Nova Scotia’s population continues rising amid pandemic

By Chris Stoodley

Over the course of the COVID-19 pandemic, Nova Scotia's population has been steadily growing — but a Halifax community planner expects the trend to change post-pandemic.

“It would be a really big mistake to try to form an expectation of the future based on just what has happened through the COVID times,” Neil Lovitt, vice president of planning and economic intelligence at Turner Drake and Partners, said. “This has been a very strange year in a number of ways, in terms of people moving around.”

According to the Nova Scotia Department of Finance and Treasury Board, the province's population has been increasing mostly due to immigration and interprovincial migration.

In January 2021, Nova Scotia's population reached 979,449 — the province's highest population on record.

In the second quarter of 2020, which covers April 1 to June 30, Nova Scotia saw 5,602 people move to the province from other parts of Canada.

In the fourth quarter of 2020, which covers Oct. 1 to Dec. 31, 2,620 people moved to Nova Scotia from other parts of Canada.

“There’s really kind of two sides of that coin,” Lovitt told NEWS 95.7's The Rick Howe Show.

In the second quarter of 2020, 4,159 people left Nova Scotia for another province; that number was 1,918 in the fourth quarter.

In terms of net interprovincial migration, Nova Scotia saw 1,443 people added to its population in the second quarter of 2020. In the fourth quarter, that number was 702.

Lovitt said the province has seen a significant decrease in the number of people who leave Nova Scotia for somewhere else in Canada.

“That’s been going for a couple of years, but especially with the pandemic, that really put a damper on a lot of people’s movement plans for obvious reasons,” he said. “So, that I think has been the bigger piece of the overall impact, that we’re actually keeping more people in at least over the last year.

“Whoever else we get moving into the province in addition to that just adds to the pressure.”

Most of the people migrating to Nova Scotia are coming from Ontario; the second province is Alberta.

Lovitt said many issues the province has seen with its housing market and population trends come from a culmination of longer-term trends

He said that includes annually losing a large number of Nova Scotia's working population — more than 4,000 or the population of Antigonish — to Alberta when the oil industry was booming.

“That has completely dried up,” he said. “So, a penny saved is a penny earned.”

The increase in Nova Scotia's population has largely affected the province's real estate market.

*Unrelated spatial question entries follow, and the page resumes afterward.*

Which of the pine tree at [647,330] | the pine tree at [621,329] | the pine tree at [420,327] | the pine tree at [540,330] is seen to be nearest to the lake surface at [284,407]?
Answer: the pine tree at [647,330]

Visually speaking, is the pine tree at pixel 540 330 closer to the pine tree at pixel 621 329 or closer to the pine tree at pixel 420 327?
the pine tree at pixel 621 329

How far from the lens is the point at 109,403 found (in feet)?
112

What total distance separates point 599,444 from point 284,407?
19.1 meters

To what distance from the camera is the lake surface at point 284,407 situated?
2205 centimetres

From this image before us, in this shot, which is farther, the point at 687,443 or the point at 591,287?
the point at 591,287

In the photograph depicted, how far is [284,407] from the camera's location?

In 2020, real estate prices continued to climb while inventory continued to drop in Nova Scotia.

But post-pandemic, Lovitt said the current trends of Nova Scotia's real estate market and other Canadians migrating to the province likely won't continue.

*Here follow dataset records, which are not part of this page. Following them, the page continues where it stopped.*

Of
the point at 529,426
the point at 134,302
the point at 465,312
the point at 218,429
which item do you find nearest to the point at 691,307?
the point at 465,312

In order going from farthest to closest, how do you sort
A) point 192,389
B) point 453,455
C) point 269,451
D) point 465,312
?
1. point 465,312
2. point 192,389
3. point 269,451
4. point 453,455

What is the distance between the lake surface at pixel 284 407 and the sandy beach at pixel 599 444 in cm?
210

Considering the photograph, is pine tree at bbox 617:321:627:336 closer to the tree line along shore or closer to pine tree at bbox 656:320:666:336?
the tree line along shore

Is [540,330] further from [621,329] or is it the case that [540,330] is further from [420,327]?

“What is less known, I guess I would say, is all of the temporary strange behaviour that people have been engaging in because of the conditions of the pandemic, and how much of that is a permanent change versus something that maybe fizzles out as we get back to normal life,” he said. “How many people, once the office reopens on Bay Street (in Toronto), are really going to be looking to relocate so significantly to a different province?

“Once things come back to more or less a sense of normalcy, we would expect to see a lot of those trends return to their pre-pandemic baseline. So, I would not at all be surprised to see out-migration from the province in the years coming to come back to that longer-term trend.”